In terms of sound, the group has been mentioned as something of an "American Radiohead," which is unfortunately a term that seems to get thrown around quite a bit. While the two groups do have some things in common, MK Ultra isn't quite as experimental in sound (at least as OK Computer) or structure. What the groups do hold in common, though, is a (mostly) melancholy set of lush slightly-distorted pop songs with lyrical content to back it up.
The album starts out with the lovely album titled track backed by picked guitars, light percussion, and a nice two-part vocal harmony that floats over the whole thing. After the winsome "Red On White On Blue" comes the first (and really one of the only) real upbeat track on the disc in the form of "Fortune Cookies." Taking on a bit of a pop-punk edge, the group punches out and although the lyrics aren't quite as good as their slower tracks, it's an added boost before things go back to a more reflective nature. Highlights include the introspective piano driven "Darkness And The Silver Spoon," the snide, rocking, "Sunday," and the nostalgia of "I Miss The War."
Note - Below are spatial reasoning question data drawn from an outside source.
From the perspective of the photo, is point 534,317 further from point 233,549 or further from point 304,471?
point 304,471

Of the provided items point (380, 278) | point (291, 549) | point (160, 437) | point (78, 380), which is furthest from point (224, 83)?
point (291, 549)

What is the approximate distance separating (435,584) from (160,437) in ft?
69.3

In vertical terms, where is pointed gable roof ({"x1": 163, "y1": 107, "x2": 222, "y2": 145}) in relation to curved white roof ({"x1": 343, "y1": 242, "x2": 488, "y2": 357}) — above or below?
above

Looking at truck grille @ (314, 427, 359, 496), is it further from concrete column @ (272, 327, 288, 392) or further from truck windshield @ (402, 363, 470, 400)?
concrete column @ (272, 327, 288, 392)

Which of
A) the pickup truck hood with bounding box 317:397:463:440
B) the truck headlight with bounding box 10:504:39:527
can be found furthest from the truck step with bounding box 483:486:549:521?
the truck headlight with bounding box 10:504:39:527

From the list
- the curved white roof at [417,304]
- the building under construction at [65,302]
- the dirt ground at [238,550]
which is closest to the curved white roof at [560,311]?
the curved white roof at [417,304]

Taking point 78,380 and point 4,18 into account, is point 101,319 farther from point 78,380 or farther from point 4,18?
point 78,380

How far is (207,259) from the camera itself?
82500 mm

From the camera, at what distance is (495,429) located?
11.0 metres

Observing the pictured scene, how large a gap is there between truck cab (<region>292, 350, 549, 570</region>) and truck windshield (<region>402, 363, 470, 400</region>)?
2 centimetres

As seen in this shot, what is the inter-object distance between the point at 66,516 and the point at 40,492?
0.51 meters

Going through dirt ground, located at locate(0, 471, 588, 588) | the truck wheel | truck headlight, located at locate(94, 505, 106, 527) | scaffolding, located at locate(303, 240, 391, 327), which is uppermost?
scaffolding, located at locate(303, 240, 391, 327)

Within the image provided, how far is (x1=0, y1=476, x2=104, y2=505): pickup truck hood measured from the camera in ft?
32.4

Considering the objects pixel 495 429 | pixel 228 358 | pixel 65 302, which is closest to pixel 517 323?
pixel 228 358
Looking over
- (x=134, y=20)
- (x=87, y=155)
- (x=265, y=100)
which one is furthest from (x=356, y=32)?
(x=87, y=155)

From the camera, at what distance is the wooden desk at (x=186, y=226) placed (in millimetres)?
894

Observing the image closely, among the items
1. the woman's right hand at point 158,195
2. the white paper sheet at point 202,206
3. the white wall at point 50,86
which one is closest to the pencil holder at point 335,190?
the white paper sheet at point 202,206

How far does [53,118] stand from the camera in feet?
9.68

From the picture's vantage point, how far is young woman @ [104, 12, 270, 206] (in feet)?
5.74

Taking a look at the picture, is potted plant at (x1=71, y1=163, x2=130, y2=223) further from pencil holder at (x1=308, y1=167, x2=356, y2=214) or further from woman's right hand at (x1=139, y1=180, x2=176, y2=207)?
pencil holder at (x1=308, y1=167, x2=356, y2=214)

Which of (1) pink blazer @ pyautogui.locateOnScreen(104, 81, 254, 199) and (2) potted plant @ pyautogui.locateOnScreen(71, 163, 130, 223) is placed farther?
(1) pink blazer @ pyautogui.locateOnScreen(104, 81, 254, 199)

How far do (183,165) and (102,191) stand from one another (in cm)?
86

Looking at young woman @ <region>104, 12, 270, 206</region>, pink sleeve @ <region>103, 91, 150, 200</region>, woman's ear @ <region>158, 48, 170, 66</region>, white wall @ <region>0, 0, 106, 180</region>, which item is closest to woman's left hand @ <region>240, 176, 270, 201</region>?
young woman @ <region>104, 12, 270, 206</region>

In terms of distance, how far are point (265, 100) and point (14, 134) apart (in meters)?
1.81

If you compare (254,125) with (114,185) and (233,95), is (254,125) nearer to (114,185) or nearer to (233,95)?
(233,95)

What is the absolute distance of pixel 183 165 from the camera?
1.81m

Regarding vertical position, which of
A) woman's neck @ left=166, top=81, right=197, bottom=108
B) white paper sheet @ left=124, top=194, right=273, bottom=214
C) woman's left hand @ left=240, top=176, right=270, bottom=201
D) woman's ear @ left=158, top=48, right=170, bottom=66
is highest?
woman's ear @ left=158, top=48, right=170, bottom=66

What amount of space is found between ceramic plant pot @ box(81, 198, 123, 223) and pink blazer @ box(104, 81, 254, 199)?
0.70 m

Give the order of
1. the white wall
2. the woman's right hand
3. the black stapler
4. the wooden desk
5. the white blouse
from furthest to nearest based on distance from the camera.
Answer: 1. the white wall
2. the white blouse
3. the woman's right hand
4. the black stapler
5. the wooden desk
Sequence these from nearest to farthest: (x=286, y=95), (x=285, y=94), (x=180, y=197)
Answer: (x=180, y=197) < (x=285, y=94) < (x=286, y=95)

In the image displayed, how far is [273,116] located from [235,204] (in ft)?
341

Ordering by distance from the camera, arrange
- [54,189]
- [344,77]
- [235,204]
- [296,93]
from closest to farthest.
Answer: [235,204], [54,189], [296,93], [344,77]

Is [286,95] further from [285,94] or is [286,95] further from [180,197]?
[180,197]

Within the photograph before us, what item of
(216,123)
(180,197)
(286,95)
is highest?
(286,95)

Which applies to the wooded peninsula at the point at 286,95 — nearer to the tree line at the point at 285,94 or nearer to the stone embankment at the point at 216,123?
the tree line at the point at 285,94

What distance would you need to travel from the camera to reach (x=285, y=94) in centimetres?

The 14 songs on the album run a total of nearly 45 minutes and none of them linger on too long. It's pop music for the most part (I can't see why at least one track off the disc didn't take off) with a little bit of an experimental edge and some nice arrangements with a bigger batch of instruments than the usual pop group utilizes. It's a good album from a group who have unfortunately since broke up and if you enjoy dramatic pop music, it'll probably be your thing.